INPUT.

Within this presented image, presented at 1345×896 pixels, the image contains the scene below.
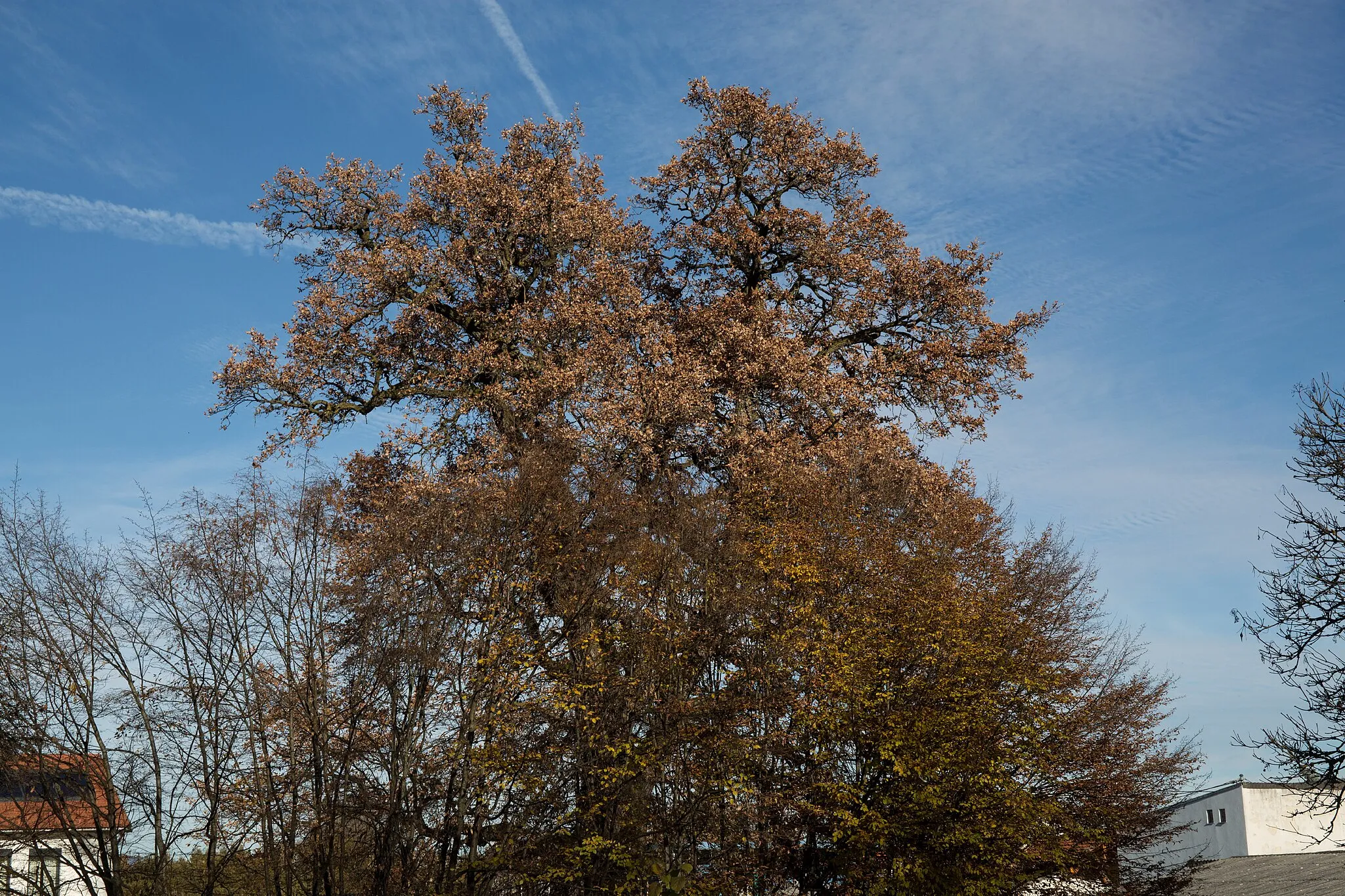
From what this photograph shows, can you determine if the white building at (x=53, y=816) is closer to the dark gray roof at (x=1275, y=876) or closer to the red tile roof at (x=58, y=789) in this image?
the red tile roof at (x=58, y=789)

...

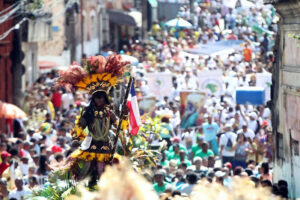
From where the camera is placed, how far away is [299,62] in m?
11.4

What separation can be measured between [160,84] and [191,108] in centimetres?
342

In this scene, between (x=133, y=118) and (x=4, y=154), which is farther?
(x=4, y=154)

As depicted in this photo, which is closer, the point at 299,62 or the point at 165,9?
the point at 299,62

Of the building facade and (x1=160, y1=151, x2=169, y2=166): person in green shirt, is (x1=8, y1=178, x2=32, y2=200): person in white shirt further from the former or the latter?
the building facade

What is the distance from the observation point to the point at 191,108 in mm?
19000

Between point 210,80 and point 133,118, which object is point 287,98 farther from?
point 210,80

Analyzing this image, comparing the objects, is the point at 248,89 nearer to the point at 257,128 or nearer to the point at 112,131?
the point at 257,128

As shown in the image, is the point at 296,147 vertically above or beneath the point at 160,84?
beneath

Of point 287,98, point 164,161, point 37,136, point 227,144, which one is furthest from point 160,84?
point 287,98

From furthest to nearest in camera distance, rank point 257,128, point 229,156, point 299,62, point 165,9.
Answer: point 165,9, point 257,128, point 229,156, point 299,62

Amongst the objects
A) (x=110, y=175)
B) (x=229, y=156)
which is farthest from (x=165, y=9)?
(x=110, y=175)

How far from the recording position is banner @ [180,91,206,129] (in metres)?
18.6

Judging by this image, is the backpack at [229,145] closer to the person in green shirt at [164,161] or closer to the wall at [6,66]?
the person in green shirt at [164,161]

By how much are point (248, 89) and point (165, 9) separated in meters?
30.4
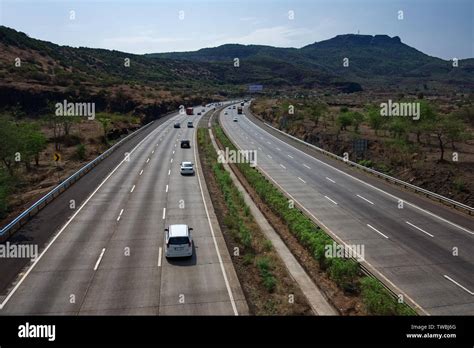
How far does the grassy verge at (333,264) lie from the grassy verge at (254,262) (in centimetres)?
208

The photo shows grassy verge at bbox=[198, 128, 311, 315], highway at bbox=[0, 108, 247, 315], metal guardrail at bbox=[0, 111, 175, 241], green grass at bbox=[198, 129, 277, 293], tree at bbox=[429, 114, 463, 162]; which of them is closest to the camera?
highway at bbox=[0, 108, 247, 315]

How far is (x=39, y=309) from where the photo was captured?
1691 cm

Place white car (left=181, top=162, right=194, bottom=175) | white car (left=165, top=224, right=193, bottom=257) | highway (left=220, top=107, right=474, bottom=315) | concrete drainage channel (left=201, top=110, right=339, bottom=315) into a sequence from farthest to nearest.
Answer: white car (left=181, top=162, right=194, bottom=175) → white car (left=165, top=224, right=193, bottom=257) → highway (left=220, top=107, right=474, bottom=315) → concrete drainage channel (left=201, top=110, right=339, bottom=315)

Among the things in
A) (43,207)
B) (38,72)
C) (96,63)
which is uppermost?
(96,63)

---

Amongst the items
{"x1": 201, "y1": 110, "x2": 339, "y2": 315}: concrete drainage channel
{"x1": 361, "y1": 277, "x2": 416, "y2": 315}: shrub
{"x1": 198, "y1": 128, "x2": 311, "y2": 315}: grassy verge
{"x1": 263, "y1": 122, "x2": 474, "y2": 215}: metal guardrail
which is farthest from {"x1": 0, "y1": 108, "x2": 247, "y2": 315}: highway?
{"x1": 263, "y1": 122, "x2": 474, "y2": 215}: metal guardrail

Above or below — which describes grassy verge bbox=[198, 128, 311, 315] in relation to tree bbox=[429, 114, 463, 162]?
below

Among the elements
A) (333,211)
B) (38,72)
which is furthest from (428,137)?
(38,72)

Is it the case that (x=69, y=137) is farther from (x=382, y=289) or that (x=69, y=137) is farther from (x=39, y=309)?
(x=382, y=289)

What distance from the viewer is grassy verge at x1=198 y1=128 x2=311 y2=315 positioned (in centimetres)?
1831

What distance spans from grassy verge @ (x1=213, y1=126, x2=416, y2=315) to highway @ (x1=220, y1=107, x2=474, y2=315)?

EXERCISE AIM. Print the rows unchanged, beginning at the line that contains "What distance from" and stopping after the line that contains "What distance spans".

FINISHED ANSWER.
What distance from the viewer is grassy verge at x1=198 y1=128 x2=311 y2=315 positioned (in centimetres)?
1831

What distance spans from grassy verge @ (x1=213, y1=126, x2=416, y2=315) to highway @ (x1=220, y1=107, x2=474, y2=315)?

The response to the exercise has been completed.